Sheffield Centre for Health and Related Research, School of Medicine and Population Health, University of Sheffield, Sheffield, UK.
Department of Health Sciences, College of Life Sciences, University of Leicester, Leicester, UK.
Health Qual Life Outcomes. 2024 Jan 15;22(1):7. doi: 10.1186/s12955-023-02220-z.
The Short Warwick and Edinburgh Mental Wellbeing Scale (SWEMWBS) is a widely used non-preference-based measure of mental health in the UK. The primary aim of this paper is to construct an algorithm to translate the SWEMWBS scores to utilities using the Recovering Quality of Life Utility Index (ReQoL-UI) measure.
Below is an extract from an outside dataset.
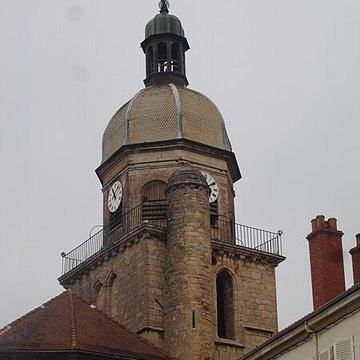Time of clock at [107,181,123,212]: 11:07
Service users experiencing mental health difficulties were recruited in two separate cross-sectional studies in the UK. The following direct mapping functions were used: Ordinary Least Square, Tobit, Generalised Linear Models. Indirect (response) mapping was performed using seemingly unrelated ordered probit to predict responses to each of the ReQoL-UI items and subsequently to predict using UK tariffs of the ReQoL-UI from SWEMWBS. The performance of all models was assessed by the mean absolute errors, root mean square errors between the predicted and observed utilities and graphical representations across the SWEMWBS score range.
Analyses were based on 2573 respondents who had complete data on the ReQoL-UI items, SWEMWBS items, age and sex. The direct mapping methods predicted ReQoL-UI scores across the range of SWEMWBS scores reasonably well. Very little differences were found among the three regression specifications in terms of model fit and visual inspection when comparing modelled and actual utility values across the score range of the SWEMWBS. However, when running simulations to consider uncertainty, it is clear that response mapping is superior.
This study presents mapping algorithms from SWEMWBS to ReQoL as an alternative way to generate utilities from SWEMWBS. The algorithm from the indirect mapping is recommended to predict utilities from the SWEMWBS.
短 Warwick 和爱丁堡心理健康量表(SWEMWBS)是英国广泛使用的一种非偏好为基础的心理健康衡量标准。本文的主要目的是构建一种算法,使用恢复生活质量效用指数(ReQoL-UI)来将 SWEMWBS 分数转换为效用。
在英国的两项独立横断面研究中招募了经历心理健康困难的服务使用者。使用了以下直接映射函数:普通最小二乘法、Tobit、广义线性模型。间接(反应)映射通过看似无关的有序概率回归来预测对 ReQoL-UI 每个项目的反应,然后使用英国 ReQoL-UI 的关税从 SWEMWBS 预测。通过平均绝对误差、预测和观察效用之间的均方根误差以及 SWEMWBS 分数范围内的图形表示来评估所有模型的性能。
分析基于 2573 名有完整 ReQoL-UI 项目、SWEMWBS 项目、年龄和性别数据的受访者。直接映射方法在 SWEMWBS 分数范围内合理地预测了 ReQoL-UI 分数。在比较 SWEMWBS 分数范围内的模型拟合和实际效用值时,三种回归规范在模型拟合和视觉检查方面几乎没有差异。然而,当运行模拟考虑不确定性时,很明显反应映射更优越。
本研究提出了从 SWEMWBS 到 ReQoL 的映射算法,作为从 SWEMWBS 生成效用的另一种方法。建议使用间接映射的算法从 SWEMWBS 预测效用。